• **Objective**:
Filter the data below, keeping every line that contains the string "instances". Matching is case-sensitive.

• **Records provided**:
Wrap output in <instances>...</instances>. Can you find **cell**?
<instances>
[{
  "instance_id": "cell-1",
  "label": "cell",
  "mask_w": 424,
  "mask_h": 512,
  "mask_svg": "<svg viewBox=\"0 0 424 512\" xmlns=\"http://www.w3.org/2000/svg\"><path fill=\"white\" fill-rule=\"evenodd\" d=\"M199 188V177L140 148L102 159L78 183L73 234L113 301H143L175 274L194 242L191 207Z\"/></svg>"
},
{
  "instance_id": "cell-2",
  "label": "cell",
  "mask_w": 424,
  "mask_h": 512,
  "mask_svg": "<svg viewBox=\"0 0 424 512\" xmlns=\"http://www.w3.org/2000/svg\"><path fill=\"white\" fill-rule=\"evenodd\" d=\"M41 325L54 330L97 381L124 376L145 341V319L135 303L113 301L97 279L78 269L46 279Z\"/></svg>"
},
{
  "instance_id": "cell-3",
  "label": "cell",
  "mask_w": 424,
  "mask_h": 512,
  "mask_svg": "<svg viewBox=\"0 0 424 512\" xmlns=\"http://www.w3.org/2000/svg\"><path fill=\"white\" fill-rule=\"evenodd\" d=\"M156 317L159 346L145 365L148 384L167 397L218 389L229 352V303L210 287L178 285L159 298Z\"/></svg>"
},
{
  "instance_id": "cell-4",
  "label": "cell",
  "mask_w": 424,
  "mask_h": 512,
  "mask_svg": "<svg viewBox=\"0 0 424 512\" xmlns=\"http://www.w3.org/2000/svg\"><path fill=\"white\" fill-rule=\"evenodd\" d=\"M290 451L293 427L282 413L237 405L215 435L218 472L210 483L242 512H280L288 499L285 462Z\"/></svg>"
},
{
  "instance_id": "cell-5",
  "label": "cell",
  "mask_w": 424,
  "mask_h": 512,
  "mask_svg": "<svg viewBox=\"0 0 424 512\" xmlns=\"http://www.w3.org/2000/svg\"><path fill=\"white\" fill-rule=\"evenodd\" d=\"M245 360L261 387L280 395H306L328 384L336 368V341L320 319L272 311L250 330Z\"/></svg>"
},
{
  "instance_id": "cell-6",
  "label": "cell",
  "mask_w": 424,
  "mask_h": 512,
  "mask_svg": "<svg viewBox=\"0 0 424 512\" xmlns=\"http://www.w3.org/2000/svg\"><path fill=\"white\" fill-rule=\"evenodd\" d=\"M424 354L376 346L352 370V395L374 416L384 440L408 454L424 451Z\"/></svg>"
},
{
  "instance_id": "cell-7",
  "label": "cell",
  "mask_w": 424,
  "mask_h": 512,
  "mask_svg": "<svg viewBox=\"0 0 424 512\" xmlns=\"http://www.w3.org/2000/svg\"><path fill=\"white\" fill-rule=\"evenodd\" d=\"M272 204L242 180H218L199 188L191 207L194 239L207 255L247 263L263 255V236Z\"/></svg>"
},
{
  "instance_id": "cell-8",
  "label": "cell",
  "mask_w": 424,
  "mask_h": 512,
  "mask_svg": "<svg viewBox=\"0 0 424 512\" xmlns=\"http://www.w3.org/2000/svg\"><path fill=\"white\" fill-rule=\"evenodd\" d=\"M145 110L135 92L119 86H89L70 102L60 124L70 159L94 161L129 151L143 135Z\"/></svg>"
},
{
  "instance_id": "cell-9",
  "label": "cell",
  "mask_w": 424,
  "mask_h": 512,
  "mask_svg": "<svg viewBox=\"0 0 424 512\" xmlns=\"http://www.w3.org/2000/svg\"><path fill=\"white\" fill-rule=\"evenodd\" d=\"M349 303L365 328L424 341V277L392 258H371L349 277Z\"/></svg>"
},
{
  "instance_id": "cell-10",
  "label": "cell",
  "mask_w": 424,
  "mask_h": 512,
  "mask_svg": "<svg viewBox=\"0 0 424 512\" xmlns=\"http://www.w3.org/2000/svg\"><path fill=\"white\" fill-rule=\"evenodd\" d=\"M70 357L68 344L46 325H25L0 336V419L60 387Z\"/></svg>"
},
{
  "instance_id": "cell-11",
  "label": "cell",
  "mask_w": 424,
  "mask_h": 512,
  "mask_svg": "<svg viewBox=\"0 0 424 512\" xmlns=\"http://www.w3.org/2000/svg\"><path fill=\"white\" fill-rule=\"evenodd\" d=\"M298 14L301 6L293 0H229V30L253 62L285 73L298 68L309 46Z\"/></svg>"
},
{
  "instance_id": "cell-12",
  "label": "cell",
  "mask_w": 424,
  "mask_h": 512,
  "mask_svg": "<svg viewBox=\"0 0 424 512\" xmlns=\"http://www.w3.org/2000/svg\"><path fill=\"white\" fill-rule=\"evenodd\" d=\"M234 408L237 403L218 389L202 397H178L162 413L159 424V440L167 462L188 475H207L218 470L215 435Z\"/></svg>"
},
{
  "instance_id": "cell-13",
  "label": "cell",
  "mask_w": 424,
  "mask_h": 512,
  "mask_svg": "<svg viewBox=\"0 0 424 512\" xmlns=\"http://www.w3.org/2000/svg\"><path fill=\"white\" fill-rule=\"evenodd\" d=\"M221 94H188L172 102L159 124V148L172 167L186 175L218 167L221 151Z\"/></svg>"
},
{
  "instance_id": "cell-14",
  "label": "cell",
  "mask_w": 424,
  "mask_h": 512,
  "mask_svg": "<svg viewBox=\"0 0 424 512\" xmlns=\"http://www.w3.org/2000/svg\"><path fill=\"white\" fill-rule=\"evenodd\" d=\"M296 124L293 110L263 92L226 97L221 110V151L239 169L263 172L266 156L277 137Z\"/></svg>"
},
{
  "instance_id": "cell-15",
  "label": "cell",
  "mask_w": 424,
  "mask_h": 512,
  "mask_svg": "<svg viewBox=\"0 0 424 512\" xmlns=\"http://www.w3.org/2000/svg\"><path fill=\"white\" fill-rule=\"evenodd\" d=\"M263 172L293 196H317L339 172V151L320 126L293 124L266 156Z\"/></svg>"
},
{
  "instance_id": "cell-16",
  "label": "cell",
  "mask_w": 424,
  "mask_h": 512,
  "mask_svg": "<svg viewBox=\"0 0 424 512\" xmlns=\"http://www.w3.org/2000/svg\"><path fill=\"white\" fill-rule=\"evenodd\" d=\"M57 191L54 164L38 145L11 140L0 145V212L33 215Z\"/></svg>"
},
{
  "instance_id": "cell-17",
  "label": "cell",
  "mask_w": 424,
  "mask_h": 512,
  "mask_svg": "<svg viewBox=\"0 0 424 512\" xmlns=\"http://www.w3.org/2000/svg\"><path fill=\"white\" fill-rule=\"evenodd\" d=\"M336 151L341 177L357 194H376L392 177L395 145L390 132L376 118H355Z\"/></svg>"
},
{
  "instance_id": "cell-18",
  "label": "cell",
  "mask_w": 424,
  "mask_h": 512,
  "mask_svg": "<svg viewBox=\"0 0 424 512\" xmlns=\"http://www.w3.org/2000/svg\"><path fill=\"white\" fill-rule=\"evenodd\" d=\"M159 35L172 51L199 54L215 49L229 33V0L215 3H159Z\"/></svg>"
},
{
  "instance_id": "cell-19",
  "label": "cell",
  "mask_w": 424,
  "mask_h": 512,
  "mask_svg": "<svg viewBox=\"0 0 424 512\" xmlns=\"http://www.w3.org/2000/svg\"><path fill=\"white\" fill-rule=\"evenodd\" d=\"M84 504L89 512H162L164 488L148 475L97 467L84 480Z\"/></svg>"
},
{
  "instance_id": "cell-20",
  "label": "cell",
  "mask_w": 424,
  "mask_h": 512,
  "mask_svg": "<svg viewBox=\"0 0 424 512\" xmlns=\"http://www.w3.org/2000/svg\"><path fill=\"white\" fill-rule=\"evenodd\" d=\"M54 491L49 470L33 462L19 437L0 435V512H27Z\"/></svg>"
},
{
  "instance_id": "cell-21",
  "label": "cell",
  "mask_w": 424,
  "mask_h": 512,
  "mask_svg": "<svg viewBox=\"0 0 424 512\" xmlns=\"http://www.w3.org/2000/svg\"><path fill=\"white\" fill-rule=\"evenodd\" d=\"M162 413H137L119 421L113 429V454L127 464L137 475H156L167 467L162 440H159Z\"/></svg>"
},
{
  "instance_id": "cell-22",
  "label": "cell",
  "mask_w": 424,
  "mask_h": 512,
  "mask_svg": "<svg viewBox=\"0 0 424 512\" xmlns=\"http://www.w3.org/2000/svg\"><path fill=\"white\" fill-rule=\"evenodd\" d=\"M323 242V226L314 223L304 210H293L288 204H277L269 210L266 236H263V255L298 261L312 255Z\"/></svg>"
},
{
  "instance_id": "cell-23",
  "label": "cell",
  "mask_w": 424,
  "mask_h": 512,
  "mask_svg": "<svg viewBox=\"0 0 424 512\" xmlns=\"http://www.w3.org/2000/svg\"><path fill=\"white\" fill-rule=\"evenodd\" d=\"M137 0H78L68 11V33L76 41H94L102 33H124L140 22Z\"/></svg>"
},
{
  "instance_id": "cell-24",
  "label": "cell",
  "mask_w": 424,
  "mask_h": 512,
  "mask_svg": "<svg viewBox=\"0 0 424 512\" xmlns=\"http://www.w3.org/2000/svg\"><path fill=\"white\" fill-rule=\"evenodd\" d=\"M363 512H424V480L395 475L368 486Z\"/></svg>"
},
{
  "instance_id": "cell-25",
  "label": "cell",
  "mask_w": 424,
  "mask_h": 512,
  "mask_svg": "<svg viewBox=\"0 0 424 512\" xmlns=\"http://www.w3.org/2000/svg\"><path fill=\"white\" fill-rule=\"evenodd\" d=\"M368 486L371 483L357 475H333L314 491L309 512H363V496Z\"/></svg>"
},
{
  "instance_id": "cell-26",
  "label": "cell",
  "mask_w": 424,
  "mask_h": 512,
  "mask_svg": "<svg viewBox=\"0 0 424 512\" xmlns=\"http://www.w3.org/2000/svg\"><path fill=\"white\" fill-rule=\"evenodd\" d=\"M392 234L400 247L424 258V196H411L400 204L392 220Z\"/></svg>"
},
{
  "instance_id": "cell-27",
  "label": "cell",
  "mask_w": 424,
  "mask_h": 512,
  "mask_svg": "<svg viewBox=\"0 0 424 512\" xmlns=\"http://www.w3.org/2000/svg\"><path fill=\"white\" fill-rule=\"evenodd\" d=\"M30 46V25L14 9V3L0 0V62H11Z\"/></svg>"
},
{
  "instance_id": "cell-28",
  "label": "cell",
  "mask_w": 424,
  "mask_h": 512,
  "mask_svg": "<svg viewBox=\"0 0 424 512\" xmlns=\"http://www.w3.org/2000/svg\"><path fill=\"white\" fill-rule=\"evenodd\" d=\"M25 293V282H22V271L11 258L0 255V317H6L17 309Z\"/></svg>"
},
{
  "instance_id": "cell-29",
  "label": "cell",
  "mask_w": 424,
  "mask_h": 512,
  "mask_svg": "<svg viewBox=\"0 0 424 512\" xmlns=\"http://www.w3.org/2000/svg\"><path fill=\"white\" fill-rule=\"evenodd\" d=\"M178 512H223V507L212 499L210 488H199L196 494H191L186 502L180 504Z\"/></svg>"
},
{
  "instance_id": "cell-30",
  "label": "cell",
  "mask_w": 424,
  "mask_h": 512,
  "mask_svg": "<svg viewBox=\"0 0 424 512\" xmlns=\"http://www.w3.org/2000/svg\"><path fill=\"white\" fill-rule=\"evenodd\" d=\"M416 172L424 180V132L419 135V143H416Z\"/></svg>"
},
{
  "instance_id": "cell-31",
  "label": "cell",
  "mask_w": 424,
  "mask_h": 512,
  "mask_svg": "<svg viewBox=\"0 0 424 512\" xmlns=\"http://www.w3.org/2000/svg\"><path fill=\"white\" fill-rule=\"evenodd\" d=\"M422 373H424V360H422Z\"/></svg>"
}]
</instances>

• **Written answer**:
Wrap output in <instances>...</instances>. Can you find **cell**?
<instances>
</instances>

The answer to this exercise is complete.